[OpenAFS] Timeouts and odd behavior with 1.6.0 file servers

Jack Neely jjneely@pams.ncsu.edu
Wed, 25 Jan 2012 17:16:25 -0500


We are working our way through a migration from old Sun AFS hardware
running Openafs 1.4.11 to HP Blades running RHEL 6 with OpenAFS 1.6.0.
At this point we've completed most of our file servers.

With most of our volumes on 1.6.0 DAFS servers we have started to see
some odd behavior.  Our Subversion servers have kept SVN repos in AFS
for years, we've not upgraded the Subversion software.  (SVN servers are
RHEL 5 with OpenAFS 1.4.11.)  But now SVN often tells us:

    Transmitting file data ...svn: Commit failed (details follow):
    svn: database disk image is malformed

At this point we know that the SQLite databases in Subversions fsfs
backend has become corrupt.

RHEL 6 / 1.6.0 clients wired into network occasionally have long pauses
when doing AFS operations, such as running ls.  It may take 30 seconds
to a minute for the AFS server (the datacenter is downstairs) to
respond.  We are not seeing high load or any signs on the server that
something is wrong.

The above applies as well to our web servers that are RHEL 6 / 1.6.0.
Several times a week load on the web servers will suddenly spike and
rxdebug tells us that RX calls to one of the AFS servers are all/mostly
in the reader_wait state.  Just as suddenly as it starts, its over with.

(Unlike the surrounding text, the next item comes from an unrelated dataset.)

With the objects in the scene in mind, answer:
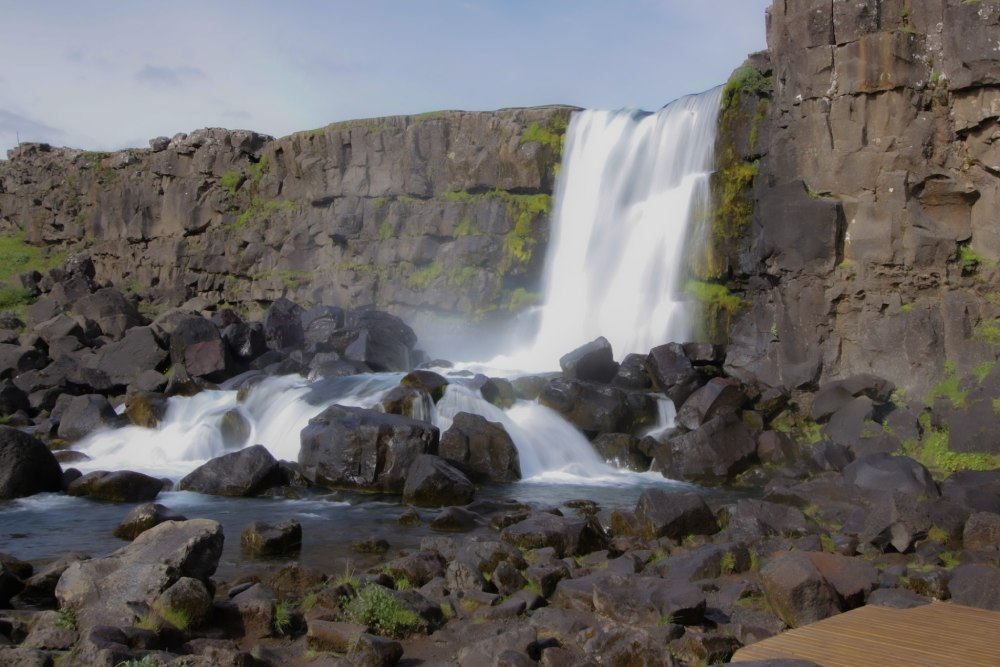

    call 0: # 5231, state active, mode: receiving, flags: reader_wait

Our cron job that mirrors CPAN to AFS space now often fails with time
out errors.

    readlink_stat("/afs/...") failed: Connection timed out (110)

All of these by themselves is just a fluke or a network glitch.  But as
time progresses we are starting to see a pattern emerge.  Any clues of
what may be happening?